── Excerpted records ──
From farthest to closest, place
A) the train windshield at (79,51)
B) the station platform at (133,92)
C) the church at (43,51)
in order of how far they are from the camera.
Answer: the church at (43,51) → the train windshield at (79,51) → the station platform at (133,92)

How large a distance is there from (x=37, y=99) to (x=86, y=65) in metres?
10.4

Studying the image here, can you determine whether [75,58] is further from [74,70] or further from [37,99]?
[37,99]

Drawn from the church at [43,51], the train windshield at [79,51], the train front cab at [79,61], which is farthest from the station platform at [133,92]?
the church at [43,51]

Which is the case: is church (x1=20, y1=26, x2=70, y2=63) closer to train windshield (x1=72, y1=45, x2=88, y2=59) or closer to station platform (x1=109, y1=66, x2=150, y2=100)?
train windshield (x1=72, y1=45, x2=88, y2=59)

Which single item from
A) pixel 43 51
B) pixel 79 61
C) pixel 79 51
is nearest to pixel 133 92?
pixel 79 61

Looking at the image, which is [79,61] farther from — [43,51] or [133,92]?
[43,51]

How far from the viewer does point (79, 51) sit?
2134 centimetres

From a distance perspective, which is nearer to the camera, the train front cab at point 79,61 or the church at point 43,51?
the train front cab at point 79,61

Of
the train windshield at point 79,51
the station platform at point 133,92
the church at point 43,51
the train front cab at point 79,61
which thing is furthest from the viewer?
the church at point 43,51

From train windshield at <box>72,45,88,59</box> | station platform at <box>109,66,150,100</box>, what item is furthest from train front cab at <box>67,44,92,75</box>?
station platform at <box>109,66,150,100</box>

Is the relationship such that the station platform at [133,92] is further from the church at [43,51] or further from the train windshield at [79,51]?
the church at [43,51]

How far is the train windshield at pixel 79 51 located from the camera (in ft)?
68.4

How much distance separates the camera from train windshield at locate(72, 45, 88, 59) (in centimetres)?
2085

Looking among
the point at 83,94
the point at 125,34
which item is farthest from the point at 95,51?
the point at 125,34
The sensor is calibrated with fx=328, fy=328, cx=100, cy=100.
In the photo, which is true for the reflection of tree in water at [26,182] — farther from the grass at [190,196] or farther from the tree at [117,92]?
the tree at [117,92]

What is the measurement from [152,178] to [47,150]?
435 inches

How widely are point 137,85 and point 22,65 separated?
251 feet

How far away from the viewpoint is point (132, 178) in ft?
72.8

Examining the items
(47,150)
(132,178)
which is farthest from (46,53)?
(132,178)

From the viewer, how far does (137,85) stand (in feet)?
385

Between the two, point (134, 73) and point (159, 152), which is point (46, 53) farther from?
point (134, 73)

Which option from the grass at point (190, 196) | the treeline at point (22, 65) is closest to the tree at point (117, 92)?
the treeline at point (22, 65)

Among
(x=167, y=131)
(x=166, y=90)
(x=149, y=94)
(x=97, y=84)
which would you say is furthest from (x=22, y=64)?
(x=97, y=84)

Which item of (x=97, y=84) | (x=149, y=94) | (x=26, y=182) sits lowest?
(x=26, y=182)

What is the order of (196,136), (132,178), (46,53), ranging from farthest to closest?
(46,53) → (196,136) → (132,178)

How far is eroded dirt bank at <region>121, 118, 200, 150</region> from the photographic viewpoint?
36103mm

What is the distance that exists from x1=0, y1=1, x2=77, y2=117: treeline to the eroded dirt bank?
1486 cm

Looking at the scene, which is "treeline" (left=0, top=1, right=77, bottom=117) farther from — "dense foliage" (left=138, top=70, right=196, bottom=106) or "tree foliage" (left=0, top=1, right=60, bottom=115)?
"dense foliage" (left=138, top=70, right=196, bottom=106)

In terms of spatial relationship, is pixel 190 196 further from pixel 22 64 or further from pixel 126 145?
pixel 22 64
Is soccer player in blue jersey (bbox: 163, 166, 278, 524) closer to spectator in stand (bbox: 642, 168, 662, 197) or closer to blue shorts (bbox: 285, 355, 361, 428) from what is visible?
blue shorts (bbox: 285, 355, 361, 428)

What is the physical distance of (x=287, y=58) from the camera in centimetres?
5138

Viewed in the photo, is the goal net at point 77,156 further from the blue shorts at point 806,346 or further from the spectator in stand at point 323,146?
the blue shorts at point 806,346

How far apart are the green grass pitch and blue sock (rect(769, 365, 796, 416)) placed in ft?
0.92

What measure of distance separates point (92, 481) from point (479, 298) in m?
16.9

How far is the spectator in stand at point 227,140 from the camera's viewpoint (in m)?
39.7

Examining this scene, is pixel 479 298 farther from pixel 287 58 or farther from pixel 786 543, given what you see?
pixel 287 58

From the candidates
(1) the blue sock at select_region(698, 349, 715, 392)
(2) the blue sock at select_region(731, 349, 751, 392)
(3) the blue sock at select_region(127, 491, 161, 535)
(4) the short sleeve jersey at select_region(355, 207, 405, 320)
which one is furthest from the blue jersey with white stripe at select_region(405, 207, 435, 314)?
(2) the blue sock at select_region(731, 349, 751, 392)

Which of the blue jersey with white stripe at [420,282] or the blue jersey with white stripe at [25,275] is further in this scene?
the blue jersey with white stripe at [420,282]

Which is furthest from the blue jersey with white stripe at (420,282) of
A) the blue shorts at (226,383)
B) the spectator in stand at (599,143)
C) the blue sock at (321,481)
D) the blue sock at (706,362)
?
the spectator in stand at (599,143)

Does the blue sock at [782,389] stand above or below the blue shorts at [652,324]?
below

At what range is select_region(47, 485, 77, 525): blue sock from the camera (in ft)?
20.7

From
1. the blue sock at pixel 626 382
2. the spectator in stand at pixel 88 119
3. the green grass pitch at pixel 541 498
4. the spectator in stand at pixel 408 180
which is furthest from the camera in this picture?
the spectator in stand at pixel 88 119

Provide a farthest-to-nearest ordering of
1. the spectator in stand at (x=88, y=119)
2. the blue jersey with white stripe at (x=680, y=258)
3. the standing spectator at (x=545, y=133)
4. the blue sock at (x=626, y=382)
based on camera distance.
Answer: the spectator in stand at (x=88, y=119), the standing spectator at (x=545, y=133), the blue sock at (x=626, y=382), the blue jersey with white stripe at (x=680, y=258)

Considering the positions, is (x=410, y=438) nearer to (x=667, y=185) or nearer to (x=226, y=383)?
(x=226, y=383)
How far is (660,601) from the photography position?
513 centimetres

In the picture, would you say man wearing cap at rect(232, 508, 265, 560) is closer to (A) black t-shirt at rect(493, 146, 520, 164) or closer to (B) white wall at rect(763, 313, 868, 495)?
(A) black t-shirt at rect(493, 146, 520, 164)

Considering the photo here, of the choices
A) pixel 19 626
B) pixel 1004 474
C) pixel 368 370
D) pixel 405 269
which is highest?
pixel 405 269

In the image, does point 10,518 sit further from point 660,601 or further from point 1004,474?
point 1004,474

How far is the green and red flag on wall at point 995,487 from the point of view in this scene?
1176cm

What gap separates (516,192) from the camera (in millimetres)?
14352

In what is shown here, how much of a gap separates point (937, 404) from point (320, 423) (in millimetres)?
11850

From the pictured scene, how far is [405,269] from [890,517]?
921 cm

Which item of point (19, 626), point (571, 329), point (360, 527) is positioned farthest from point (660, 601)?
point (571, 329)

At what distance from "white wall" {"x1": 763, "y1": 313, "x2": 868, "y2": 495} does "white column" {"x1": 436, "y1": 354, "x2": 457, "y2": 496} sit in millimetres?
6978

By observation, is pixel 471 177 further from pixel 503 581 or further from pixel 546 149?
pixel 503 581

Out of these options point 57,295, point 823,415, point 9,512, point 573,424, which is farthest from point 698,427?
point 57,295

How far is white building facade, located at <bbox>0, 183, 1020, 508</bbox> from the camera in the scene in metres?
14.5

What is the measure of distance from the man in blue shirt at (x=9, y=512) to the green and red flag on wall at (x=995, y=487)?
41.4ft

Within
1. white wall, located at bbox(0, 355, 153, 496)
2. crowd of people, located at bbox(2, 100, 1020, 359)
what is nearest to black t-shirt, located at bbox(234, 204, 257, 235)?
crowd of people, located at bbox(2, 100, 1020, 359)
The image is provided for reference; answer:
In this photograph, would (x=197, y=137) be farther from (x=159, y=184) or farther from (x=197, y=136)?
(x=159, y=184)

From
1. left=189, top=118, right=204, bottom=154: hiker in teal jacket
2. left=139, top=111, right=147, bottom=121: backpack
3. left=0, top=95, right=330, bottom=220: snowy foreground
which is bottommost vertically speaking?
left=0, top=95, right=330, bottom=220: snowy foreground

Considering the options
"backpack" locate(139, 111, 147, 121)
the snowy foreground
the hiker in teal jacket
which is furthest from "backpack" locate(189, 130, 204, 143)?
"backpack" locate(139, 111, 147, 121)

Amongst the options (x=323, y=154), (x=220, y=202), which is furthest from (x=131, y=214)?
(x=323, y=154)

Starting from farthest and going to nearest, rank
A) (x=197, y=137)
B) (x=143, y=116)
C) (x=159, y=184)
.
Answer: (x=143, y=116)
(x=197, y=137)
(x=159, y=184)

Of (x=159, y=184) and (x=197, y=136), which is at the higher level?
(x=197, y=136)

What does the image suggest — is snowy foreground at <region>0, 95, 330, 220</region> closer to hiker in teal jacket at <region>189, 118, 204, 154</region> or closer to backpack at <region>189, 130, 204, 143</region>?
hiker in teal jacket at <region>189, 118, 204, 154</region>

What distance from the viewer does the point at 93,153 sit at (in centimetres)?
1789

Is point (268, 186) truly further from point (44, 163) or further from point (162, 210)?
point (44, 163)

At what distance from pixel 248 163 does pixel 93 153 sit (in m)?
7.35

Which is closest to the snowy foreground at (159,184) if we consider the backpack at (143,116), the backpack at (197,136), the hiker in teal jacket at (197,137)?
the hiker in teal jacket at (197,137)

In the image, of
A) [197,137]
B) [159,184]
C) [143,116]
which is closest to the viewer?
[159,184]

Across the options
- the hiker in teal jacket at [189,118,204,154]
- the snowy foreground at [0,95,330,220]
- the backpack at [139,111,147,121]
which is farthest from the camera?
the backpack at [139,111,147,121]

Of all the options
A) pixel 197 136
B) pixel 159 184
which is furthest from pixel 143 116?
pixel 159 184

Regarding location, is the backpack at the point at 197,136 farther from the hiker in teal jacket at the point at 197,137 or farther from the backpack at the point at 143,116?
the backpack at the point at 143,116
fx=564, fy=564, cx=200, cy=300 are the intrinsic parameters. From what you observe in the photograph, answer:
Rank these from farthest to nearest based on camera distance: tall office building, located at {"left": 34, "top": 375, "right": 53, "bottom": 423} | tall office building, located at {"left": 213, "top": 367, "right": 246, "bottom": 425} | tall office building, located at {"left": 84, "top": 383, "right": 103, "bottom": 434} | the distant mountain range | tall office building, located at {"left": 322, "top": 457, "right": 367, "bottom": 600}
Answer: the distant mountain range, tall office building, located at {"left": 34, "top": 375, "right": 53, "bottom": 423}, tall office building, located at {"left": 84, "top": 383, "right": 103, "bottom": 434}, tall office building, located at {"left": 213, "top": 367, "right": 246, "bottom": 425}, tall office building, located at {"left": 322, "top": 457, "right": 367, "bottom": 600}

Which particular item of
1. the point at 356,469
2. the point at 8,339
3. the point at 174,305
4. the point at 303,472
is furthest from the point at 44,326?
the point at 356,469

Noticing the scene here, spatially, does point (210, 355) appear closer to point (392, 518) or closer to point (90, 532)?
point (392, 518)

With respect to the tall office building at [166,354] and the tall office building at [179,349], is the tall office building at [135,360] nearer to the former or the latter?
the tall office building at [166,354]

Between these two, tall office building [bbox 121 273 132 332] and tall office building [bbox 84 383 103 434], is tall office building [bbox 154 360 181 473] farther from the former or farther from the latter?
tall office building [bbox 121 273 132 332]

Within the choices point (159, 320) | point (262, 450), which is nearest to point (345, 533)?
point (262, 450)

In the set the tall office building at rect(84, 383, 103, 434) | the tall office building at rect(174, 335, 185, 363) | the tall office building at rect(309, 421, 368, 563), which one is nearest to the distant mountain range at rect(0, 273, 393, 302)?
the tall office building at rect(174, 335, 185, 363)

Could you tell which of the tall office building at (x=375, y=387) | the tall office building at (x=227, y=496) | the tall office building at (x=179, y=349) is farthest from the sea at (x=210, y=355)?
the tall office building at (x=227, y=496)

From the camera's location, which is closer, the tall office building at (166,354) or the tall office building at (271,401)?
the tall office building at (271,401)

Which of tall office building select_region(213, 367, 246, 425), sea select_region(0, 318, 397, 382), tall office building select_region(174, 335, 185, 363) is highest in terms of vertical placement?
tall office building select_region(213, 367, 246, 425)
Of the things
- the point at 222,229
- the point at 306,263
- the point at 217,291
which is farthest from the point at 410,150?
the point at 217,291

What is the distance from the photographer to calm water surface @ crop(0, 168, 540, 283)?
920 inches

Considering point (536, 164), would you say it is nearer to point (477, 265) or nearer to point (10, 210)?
───
What is needed:
Copy the material from the line containing "Of the things" down to the end, replacing "photographer" with "viewer" and leaving everything else unchanged.

Response:
Of the things
- the point at 222,229
- the point at 306,263
- the point at 217,291
which is farthest from the point at 410,150?
the point at 217,291

What is the distance from the viewer to calm water surface @ crop(0, 168, 540, 283)?
920 inches

Considering point (536, 164), would you say it is nearer to point (477, 265) or nearer to point (10, 210)?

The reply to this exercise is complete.